Tal situação é também verificada na dificuldade imposta pelos bancos à realização de transferências bancárias, limitação de valores, exigência de cadastros prévios ou presença física em agências como condição para efetivação de TEDs, DOCs e demais transações.

Assim, é preciso avaliar com muito cuidado o impacto de medidas tributárias em tempos de pandemia, notadamente, para que os custos da intervenção não sejam maiores que os benefícios esperados.

Nesse aspecto, a calibragem dessas medidas no sistema financeiro deve ser bem dimensionada, avaliando-se seu impacto previamente, até para que sejam evitados eventuais abusos normativos e regulatórios que poderiam trazer consequências ainda mais graves para o bem estar econômico e social, menor eficiência econômica, custos maiores para o setor produtivo e desestímulo à concorrência bancária.[5] Aumentar tributos é solução fácil, mas longe de ser a mais inteligente, neste momento.

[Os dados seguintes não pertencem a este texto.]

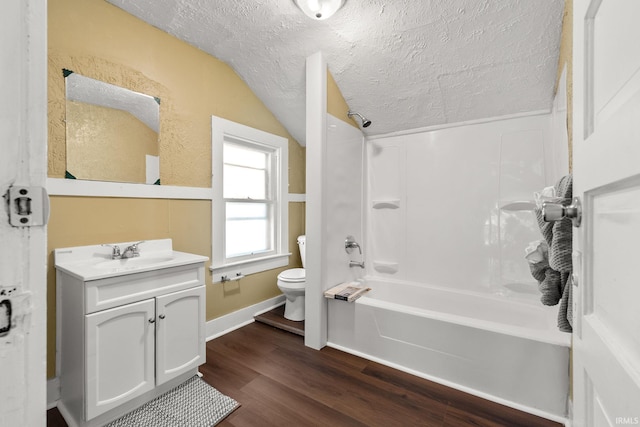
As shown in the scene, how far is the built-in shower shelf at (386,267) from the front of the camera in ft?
9.09

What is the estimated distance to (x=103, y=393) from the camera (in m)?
1.41

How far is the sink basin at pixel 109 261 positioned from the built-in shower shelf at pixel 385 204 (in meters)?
1.76

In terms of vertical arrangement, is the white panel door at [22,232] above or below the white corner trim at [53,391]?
above

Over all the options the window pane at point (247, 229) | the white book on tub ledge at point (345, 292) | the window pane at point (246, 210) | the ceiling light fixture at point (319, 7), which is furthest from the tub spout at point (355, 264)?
the ceiling light fixture at point (319, 7)

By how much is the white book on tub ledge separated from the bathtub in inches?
3.3

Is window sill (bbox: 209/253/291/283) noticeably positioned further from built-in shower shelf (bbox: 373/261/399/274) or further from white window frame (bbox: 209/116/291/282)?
built-in shower shelf (bbox: 373/261/399/274)

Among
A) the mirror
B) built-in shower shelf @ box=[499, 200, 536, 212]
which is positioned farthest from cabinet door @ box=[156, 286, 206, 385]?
built-in shower shelf @ box=[499, 200, 536, 212]

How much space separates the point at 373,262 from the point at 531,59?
6.79 feet

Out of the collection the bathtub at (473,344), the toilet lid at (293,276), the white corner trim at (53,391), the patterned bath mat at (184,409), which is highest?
the toilet lid at (293,276)

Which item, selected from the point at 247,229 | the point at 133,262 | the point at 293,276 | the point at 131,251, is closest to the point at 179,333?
the point at 133,262

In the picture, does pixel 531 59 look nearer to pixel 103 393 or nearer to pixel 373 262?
pixel 373 262

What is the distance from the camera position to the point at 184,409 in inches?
61.7

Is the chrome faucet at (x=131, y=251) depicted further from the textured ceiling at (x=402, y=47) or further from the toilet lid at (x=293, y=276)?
the textured ceiling at (x=402, y=47)

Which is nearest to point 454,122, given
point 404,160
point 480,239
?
point 404,160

[1] Embora o artigo enfoque a questão concorrencial, uma das importantes medidas para impactar positivamente o sistema financeiro passa pela concessão de poderes mais amplos ao Banco Central para atuação no mercado secundário de crédito para imprimir maior liquidez às empresas, injetar dinheiro no mercado e, assim, garantir maior segurança nas transações, de modo que as instituições financeiras tenham incentivos a emprestar mais e a juros menores. Em grande parte, estas medidas estão previstas na chamada PEC do Orçamento de Guerra (Proposta de Emenda à Constituição 10/20).

[2] Os estudos referidos nesse parágrafo são extraídos da obra Rethinking Bank Regulation – Till Angels Govern  de BARTH, James R., CAPRIO Jr., Gerald; ROSS, Levine. New York: Cambridge. 2006, p. 50-51.

[3] Estudos também extraídos da obra Rethinking Bank Regulation – Till Angels Govern  de BARTH, James R., CAPRIO Jr., Gerald; ROSS, Levine. New York: Cambridge. 2006, p. 50-51.

[4] Para maiores detalhes sobre os fenômenos de switching costs locked in no setor bancário, consultar NAKANE, Márcio I. Concorrência e spread bancário: uma revisão da evidência no Brasil. Relatório de Economia Bancária e Crédito. Dezembro de 2003. Banco Central do Brasil. Disponível em: <http://www.bcb.gov.br/?SPREAD>. Acesso em: 29 jun. 2016. Tratamos do tema em nosso “Direito Antitruste. Os Fundamentos da Promoção da Concorrência.” São Paulo: Editora Singular, 2018.

[5] A propósito do tema do abuso de poder regulatório e da avaliação de impacto regulatório, previstos na Lei de Liberdade Econômica (Lei nº 13.874/2019), recomenda-se a leitura do artigo “Lei de Liberdade Econômica e a Defesa da Concorrência”, escrito em conjunto com a Professora Juliana de Oliveira Domingues e publicado no livro Lei de Liberdade Econômica – e seus Impactos no Direito Brasileiro (Coordenação de Luis felipe Salomão, Ricardo Villas Bôas Cueva e Ana Frazão), Editora RT, São Paulo, 2020.

*Pedro Aurélio de Queiroz Pereira da Silva – Mestre em Direito pela Universidade de São Paulo (USP). Atualmente é Procurador na Procuradoria-Geral da Fazenda Nacional (PGFN).